> _WRITTEN INSTRUCTION_:
Return every line in the records below that contains the word "beam".

> _Records of spatial relationships_:
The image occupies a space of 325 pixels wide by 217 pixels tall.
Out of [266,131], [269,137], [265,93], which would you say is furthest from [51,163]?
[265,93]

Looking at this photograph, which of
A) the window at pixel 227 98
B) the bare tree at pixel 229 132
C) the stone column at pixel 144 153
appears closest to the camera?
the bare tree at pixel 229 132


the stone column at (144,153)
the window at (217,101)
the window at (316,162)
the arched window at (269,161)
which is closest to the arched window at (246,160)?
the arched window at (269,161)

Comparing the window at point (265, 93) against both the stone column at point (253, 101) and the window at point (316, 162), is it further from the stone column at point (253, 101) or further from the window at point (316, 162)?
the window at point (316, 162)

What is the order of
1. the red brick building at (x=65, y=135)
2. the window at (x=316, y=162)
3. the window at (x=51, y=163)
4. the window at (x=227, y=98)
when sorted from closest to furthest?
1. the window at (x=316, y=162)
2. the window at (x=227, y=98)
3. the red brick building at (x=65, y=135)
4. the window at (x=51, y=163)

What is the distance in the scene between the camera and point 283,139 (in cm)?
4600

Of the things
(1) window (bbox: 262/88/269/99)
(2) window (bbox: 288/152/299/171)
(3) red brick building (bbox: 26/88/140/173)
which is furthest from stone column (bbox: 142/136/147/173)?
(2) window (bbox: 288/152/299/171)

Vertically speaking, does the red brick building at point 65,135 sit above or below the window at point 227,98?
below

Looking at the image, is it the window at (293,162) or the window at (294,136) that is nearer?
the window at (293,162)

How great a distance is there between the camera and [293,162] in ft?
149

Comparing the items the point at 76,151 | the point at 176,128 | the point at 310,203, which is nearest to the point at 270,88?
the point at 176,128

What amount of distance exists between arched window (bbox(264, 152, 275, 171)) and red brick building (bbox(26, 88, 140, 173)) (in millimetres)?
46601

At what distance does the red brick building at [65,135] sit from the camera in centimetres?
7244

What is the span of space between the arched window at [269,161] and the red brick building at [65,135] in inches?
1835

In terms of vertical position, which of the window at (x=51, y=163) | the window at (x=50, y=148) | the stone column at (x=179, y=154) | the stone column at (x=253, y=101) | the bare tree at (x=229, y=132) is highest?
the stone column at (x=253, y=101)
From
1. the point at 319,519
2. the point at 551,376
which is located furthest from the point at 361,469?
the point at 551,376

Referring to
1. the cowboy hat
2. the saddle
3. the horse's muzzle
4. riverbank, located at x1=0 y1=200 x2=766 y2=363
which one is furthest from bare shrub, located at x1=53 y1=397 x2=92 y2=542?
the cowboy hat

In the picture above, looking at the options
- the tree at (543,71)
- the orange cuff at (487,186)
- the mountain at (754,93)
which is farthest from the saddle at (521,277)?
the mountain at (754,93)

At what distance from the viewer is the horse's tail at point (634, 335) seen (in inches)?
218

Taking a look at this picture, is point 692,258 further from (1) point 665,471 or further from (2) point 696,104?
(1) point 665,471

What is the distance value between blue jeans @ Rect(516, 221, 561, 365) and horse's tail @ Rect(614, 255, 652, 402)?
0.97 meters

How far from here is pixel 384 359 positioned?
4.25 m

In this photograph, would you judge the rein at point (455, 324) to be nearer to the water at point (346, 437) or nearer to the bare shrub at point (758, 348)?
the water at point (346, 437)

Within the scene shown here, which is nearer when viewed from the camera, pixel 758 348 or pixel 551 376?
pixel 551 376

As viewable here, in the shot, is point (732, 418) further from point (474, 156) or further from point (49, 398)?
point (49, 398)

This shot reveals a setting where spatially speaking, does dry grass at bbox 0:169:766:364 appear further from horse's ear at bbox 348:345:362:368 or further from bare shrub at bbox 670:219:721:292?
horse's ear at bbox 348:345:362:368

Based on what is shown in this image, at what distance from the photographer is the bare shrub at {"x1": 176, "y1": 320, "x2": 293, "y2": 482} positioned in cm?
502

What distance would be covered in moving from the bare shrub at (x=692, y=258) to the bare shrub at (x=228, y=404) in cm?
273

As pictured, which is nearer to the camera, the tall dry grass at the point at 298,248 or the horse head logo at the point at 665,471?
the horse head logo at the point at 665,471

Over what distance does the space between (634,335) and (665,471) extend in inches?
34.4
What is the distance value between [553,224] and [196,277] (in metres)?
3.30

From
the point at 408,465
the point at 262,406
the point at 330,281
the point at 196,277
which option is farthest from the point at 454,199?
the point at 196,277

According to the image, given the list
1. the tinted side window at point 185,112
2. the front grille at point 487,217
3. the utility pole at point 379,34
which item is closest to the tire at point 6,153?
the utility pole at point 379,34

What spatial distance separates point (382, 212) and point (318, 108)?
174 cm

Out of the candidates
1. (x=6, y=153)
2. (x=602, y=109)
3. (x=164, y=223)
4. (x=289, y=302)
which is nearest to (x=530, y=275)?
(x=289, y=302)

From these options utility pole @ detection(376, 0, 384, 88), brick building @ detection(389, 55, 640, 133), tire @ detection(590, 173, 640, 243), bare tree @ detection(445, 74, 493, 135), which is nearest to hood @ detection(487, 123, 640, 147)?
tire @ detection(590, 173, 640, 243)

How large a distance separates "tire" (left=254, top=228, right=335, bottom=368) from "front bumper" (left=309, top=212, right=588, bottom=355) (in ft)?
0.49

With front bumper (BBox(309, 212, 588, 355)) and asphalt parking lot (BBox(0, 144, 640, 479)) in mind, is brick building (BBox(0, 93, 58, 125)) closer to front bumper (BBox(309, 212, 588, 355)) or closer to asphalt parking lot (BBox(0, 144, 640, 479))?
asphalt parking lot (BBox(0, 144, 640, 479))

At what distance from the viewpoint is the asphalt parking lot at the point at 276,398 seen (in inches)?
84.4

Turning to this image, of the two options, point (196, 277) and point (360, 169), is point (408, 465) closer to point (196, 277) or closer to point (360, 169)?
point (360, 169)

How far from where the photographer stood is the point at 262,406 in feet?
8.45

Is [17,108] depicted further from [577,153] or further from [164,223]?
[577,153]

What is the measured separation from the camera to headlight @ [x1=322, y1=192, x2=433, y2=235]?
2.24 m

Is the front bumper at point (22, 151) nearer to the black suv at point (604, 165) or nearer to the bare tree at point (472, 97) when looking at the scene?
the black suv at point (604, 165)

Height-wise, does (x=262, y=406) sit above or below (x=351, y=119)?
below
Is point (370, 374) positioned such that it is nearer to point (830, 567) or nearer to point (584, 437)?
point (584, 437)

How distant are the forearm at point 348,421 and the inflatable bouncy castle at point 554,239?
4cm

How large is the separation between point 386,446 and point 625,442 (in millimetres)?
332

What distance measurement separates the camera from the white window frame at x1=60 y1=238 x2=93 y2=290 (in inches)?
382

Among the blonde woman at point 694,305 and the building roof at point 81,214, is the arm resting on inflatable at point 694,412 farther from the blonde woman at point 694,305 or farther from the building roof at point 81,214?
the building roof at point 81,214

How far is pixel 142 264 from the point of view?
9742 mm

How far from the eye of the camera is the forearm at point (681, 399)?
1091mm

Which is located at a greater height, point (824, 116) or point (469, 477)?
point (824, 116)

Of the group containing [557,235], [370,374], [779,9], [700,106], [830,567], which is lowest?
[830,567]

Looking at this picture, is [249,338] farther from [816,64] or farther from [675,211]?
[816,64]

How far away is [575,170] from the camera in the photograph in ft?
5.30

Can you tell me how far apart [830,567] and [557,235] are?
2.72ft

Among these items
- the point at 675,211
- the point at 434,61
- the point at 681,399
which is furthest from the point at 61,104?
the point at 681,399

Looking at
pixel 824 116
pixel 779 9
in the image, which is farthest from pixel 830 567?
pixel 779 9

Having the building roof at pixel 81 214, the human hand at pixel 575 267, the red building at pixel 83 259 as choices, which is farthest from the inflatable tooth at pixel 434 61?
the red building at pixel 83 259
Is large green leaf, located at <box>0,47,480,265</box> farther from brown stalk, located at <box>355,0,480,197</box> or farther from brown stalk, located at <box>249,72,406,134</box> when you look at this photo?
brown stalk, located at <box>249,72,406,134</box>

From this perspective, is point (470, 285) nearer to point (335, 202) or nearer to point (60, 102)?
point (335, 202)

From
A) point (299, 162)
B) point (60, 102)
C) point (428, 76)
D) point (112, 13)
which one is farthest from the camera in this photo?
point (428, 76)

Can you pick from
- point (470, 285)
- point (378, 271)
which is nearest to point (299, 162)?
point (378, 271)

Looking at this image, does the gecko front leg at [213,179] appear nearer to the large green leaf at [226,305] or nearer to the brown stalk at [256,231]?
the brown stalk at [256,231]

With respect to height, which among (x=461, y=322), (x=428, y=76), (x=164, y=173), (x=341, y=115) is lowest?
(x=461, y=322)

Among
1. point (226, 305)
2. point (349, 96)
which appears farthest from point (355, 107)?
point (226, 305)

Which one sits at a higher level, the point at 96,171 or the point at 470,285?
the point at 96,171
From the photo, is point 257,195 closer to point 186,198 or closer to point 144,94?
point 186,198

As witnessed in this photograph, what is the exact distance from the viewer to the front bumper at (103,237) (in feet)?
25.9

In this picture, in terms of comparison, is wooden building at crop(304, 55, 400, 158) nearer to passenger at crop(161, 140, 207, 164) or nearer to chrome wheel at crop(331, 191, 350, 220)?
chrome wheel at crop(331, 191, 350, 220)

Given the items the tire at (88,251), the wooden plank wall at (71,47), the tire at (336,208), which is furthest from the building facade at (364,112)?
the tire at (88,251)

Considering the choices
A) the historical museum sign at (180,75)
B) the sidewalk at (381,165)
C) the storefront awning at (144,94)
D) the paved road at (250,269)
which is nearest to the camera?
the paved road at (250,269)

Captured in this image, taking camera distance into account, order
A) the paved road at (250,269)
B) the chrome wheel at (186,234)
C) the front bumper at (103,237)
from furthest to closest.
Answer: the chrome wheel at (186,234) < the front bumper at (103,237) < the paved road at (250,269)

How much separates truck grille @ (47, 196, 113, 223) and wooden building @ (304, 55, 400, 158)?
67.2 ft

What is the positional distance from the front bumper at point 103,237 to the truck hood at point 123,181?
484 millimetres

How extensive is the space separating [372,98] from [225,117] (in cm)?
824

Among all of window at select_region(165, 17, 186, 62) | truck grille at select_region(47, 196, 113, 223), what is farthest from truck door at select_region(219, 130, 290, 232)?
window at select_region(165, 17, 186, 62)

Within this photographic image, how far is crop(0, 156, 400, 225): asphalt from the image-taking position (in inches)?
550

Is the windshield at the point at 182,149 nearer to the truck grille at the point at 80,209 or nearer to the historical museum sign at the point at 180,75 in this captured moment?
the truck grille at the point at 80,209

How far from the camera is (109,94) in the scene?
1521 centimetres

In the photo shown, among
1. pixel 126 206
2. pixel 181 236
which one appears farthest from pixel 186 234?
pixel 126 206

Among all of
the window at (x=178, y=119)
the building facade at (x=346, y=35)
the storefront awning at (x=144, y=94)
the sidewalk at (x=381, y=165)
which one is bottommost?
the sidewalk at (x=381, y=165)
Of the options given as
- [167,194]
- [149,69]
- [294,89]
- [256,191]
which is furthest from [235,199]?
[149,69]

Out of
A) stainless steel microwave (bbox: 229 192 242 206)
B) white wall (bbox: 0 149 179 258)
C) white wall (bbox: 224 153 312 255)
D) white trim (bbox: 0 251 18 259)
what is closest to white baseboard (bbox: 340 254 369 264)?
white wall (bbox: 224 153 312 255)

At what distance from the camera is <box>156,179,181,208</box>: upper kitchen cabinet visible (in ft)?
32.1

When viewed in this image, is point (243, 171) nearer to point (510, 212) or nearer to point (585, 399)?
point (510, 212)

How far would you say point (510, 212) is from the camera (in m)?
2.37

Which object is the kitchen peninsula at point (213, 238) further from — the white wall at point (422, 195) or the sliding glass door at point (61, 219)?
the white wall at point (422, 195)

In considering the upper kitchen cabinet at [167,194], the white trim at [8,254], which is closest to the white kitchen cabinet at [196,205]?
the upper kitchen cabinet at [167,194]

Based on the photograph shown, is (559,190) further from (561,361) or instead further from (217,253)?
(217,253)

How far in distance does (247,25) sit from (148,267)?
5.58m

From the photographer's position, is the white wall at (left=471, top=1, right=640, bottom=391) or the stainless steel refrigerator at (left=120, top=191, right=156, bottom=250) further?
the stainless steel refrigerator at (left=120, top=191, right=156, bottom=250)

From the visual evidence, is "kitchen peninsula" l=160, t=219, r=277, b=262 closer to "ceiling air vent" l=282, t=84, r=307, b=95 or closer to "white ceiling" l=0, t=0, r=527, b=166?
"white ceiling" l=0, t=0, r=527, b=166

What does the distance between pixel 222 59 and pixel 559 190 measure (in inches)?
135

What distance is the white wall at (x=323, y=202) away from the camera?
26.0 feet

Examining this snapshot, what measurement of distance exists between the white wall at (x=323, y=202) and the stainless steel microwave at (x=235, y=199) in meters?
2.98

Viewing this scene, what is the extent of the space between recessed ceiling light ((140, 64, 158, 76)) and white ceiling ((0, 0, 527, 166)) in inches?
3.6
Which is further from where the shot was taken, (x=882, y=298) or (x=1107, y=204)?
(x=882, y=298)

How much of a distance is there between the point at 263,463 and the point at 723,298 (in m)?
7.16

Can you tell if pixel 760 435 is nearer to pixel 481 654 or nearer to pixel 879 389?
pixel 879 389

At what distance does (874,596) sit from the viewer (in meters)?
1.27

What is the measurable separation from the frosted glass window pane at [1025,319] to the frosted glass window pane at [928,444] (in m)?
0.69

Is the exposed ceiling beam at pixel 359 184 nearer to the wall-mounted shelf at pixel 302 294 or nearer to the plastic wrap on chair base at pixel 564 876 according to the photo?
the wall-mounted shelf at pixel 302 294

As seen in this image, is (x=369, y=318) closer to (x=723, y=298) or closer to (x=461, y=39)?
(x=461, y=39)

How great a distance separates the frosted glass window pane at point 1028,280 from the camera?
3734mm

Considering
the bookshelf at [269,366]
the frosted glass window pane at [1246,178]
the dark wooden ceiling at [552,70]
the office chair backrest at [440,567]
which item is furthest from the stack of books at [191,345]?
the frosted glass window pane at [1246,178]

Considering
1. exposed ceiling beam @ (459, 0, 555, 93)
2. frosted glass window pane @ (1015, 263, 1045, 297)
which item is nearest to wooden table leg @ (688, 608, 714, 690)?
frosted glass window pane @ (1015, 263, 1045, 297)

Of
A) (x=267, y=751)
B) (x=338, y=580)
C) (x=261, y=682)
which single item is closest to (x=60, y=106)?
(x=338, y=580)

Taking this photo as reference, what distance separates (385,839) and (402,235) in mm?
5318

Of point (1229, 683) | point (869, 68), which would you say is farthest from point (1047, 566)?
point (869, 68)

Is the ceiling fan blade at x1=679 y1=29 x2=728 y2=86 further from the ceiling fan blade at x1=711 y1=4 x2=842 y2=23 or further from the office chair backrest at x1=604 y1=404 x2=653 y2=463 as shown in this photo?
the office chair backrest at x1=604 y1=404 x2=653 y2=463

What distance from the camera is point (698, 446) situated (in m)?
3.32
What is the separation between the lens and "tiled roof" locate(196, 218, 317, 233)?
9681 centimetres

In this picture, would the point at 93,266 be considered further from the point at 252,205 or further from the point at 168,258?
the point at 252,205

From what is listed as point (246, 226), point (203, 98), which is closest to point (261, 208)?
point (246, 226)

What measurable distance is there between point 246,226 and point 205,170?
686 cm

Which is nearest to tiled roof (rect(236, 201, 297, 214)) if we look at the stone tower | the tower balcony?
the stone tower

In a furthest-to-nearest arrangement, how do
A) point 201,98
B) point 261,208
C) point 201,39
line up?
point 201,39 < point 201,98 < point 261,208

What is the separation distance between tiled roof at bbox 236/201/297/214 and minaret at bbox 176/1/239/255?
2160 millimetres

> _WRITTEN ANSWER_:
Is the exposed ceiling beam at pixel 359 184 nearer to the wall-mounted shelf at pixel 302 294 or nearer to the plastic wrap on chair base at pixel 564 876 according to the photo?
1. exposed ceiling beam @ (459, 0, 555, 93)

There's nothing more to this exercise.